What's Happening?
The Consumer Financial Protection Bureau (CFPB) is set to furlough a significant portion of its workforce by December 31, 2025, and transfer its remaining litigation to the Department of Justice (DOJ).
This decision follows the Trump administration's announcement to cease funding from the Federal Reserve, which has been the statutory funding mechanism for the CFPB. The agency had previously issued reduction-in-force notices to approximately 1,500 personnel, representing about 88% of its workforce, and announced a 50% cut in its inspection operations of financial services companies.
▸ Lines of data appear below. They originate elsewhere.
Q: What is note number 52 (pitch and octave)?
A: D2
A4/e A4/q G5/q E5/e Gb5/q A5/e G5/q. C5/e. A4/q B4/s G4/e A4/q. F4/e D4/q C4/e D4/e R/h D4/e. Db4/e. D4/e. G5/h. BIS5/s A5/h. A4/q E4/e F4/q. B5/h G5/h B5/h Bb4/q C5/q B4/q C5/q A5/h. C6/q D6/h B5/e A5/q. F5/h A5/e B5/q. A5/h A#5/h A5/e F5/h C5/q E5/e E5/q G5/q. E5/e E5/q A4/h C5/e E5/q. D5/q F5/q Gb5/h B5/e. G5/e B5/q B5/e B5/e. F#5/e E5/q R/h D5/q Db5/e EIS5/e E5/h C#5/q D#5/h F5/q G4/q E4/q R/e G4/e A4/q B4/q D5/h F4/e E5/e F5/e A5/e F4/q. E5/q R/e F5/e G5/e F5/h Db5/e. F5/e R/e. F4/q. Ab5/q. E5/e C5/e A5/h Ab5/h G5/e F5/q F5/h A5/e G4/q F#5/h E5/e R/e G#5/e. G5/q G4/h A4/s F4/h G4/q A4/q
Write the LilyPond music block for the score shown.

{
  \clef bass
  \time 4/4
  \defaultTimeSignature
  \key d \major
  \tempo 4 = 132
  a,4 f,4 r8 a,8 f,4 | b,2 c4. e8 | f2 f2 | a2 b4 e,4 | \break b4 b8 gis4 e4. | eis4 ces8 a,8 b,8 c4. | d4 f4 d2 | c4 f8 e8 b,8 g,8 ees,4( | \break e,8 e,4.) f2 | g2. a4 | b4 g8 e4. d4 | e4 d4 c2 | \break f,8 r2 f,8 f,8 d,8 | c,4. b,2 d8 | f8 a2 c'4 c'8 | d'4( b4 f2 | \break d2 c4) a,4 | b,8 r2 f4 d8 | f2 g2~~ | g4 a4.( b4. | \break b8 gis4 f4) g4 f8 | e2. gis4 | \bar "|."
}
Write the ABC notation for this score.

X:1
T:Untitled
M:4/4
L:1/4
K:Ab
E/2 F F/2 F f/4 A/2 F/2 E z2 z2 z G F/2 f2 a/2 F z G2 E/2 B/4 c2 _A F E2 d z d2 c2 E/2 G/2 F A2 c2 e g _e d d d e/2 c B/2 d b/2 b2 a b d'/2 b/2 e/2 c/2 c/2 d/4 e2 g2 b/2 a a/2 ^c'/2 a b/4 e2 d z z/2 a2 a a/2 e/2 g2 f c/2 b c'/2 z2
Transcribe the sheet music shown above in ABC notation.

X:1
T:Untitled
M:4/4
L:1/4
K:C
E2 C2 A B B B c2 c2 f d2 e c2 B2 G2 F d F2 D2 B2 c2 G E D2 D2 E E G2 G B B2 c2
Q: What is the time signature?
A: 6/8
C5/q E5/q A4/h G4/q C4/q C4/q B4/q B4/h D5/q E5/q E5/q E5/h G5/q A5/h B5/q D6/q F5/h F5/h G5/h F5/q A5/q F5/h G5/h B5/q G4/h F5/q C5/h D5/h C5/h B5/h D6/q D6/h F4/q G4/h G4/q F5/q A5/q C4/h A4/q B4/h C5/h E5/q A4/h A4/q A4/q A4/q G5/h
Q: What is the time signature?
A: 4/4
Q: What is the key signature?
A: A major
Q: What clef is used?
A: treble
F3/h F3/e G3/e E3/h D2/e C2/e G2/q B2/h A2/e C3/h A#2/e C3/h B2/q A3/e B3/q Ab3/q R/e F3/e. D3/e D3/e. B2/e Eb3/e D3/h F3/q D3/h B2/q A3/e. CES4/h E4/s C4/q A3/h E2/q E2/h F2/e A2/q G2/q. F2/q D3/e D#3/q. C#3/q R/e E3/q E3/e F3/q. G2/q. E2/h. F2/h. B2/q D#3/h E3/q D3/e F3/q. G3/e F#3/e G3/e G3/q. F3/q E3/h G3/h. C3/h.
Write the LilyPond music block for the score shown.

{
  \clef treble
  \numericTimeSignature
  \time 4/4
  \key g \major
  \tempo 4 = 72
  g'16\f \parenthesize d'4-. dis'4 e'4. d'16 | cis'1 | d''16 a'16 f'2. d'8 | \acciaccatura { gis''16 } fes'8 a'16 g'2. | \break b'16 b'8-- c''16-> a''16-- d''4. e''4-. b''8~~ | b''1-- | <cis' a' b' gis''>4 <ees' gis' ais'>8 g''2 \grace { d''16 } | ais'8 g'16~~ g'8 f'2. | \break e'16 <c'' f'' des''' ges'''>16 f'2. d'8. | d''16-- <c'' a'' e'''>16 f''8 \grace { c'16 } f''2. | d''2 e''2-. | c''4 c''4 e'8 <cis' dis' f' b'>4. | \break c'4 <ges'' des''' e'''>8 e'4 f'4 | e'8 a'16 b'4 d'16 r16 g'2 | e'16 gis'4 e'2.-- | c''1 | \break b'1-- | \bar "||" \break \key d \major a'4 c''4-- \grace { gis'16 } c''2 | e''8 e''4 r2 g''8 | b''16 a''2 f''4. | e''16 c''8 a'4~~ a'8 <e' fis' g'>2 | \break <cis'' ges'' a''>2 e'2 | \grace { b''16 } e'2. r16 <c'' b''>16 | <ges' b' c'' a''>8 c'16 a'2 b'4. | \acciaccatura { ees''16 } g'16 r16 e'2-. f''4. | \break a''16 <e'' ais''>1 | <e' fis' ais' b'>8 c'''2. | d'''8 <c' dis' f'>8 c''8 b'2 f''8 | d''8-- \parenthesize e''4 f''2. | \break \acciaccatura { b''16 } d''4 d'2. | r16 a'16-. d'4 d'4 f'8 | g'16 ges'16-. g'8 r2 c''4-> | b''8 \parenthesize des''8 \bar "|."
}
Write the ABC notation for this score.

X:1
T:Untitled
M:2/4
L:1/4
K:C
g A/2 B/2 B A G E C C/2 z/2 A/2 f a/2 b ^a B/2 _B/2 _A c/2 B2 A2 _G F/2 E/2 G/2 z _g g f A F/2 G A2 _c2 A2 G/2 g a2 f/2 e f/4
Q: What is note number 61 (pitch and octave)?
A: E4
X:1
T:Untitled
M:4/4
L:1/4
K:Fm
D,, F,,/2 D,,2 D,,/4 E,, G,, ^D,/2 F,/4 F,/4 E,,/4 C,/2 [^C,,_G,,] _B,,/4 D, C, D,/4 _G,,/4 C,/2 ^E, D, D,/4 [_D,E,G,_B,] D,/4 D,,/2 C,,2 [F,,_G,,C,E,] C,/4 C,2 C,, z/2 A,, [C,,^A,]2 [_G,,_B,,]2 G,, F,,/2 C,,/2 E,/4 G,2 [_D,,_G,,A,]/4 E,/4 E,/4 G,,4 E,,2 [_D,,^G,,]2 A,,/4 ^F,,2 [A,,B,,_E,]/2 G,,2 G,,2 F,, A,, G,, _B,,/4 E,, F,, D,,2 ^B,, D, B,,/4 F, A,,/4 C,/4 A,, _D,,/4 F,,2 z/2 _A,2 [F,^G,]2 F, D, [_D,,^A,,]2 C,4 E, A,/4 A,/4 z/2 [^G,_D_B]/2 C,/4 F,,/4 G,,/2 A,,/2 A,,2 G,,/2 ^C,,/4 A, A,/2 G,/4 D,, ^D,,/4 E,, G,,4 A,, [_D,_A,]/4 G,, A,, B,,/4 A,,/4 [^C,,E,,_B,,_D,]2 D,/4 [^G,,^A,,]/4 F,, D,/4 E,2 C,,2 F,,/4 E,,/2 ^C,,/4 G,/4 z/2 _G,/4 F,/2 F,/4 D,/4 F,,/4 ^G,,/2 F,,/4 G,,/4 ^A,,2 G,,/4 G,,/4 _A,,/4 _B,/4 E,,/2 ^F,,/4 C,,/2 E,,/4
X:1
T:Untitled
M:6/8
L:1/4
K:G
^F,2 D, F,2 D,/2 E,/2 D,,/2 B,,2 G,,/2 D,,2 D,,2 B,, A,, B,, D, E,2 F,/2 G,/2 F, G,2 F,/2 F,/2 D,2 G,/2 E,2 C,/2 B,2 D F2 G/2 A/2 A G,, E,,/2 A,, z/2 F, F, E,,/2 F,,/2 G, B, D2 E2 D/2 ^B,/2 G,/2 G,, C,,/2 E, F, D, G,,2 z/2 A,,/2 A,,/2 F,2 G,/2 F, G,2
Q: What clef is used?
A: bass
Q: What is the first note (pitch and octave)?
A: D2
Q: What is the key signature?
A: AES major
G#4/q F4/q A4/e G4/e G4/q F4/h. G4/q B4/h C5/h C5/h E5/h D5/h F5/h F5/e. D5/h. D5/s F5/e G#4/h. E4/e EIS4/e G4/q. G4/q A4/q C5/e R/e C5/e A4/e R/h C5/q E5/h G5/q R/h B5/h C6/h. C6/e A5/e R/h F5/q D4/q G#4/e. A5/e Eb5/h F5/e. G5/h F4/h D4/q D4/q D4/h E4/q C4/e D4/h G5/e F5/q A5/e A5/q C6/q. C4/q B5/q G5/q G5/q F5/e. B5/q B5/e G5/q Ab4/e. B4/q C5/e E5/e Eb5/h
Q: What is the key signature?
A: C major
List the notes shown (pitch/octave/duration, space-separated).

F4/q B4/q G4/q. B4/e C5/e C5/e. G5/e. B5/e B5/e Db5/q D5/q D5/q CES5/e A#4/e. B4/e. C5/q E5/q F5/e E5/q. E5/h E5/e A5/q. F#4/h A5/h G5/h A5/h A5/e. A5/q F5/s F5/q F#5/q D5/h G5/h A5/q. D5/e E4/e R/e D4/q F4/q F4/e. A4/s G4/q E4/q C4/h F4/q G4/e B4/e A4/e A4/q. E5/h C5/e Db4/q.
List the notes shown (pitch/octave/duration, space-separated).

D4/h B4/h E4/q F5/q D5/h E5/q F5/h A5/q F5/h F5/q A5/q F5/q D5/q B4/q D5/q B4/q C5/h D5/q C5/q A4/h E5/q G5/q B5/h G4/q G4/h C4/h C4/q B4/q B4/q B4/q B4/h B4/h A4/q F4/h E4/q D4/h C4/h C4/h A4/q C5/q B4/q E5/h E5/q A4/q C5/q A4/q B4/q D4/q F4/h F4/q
The Justice Department has established an Enforcement and Affirmative Litigation Branch within its Civil Division to house the CFPB's work starting in 2026. The CFPB union, represented by the National Treasury Employees Union, has criticized the move as unlawful and detrimental to the bureau's mission.
Why It's Important?
The furlough of CFPB employees and the transfer of cases to the DOJ could significantly impact consumer protection efforts in the United States. The CFPB has been instrumental in regulating financial services and protecting consumers from unfair practices. The reduction in workforce and operational capacity may lead to decreased oversight and enforcement of consumer protection laws. This move could benefit financial institutions by reducing regulatory scrutiny but may disadvantage consumers who rely on the CFPB for protection against predatory practices. The decision also reflects broader political and administrative shifts under the Trump administration, which has sought to reduce the size and influence of regulatory agencies.
What's Next?
The transition of CFPB's work to the DOJ is expected to begin in 2026, with the DOJ's newly established branch taking over enforcement and litigation responsibilities. The CFPB union may continue to challenge the legality of the furloughs and seek to protect the bureau's mission. The nomination of Stuart Levenbach as CFPB director by President Trump could further influence the agency's future direction. Stakeholders, including consumer advocacy groups and financial institutions, will likely monitor the situation closely to assess the impact on consumer protection and regulatory practices.